The membrane attachment patterns vary between genera, with Anomalurus species having more extensive connections to the hindlimbs compared to the smaller Idiurus species. A specialized brush of stiff hairs on the membrane's dorsal surface just behind the elbow spur serves an aerodynamic function, passively thickening the wing's leading edge to improve airflow during gliding.

=== Tail ===
Unlike the rougher-barked trees found in habitats of other gliding mammals, Anomalurids live on trees with relatively smooth bark like Milicia excelsa that offer fewer natural grip points for claws. This has resulted in them evolving an adaption to aid them in the form a distinctive keratinous scaly organ on the ventral surface of their tail base that gives scaly-tailed squirrels their common name.

This unique structure varies significantly across species in both form and function. In the smaller Idiurus species, the organ consists of dozens of transverse rows of small, smooth, drop-shaped scales occupying one-seventh to one-eighth of the tail length. In contrast, the larger Anomalurus species possess exactly 14 large, triangular scales arranged in two alternating longitudinal rows creating a checkerboard pattern, with each scale equipped with a sharp posterior spike for enhanced grip on tree bark. The scaly organ is supported by enlarged sebaceous glands that provide lubrication to maintain scale flexibility and prevent mechanical damage.

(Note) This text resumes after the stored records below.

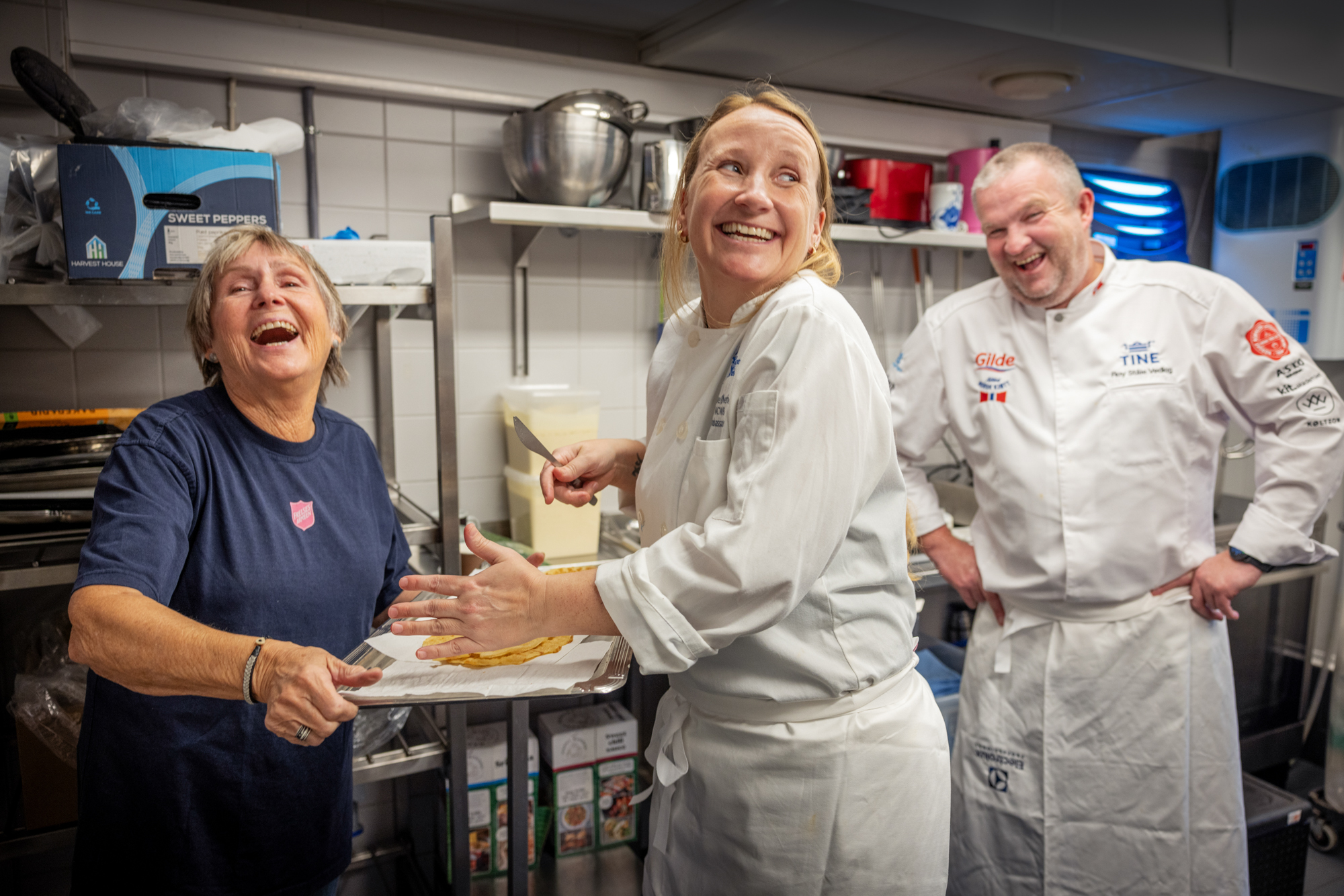 En frivillig i T-skjorte fra Frelsesarmeen sammen med de to kokkene. Alle ler over noen vafler på et brett.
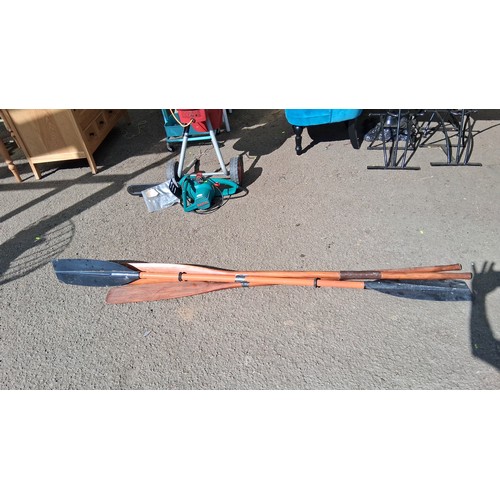 231 - 3 canoe or kayak paddles, 2 with wooden shafts and 1 double plastic blade.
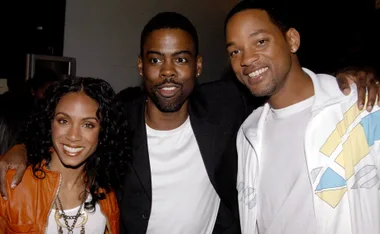 Three people smiling, with one in a dark blazer and the others in light-colored outfits, posing for a photo indoors.
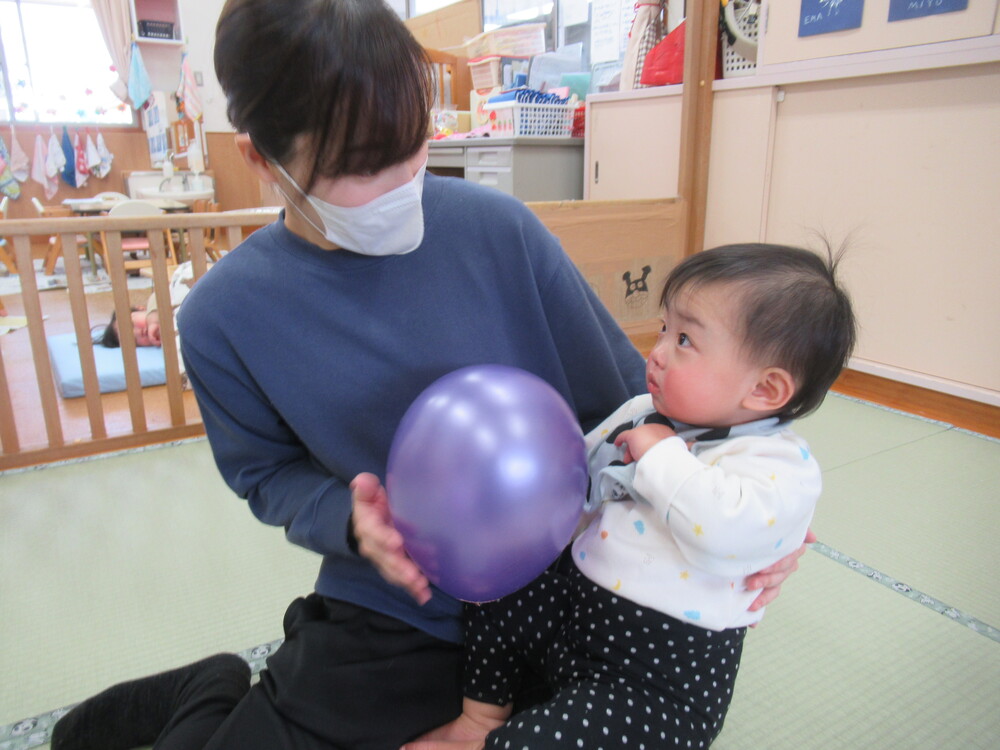 風船に保育者と一緒に触ってみる子ども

Experimental studies find that these scales function as a specialized anti-skid mechanism which enhances their ability to hold on to surfaces by up to 58% where these have the intermediate roughness of the "smooth-bark" trees found in West African rainforests. The organ acts as a fifth point of contact that improves static stability. This allows the animals to maintain perching positions at inclinations up to 82.5° without active claw engagement—nearly 3° steeper than possible without the scales.

This adaptation seems to be specifically evolved for the drought-tolerant tree species with smoother bark textures that predominate in the upper Guinea rainforest. Scale size and spike development correlate with both body weight and the mechanical demands of gripping these difficult to grasp surfaces.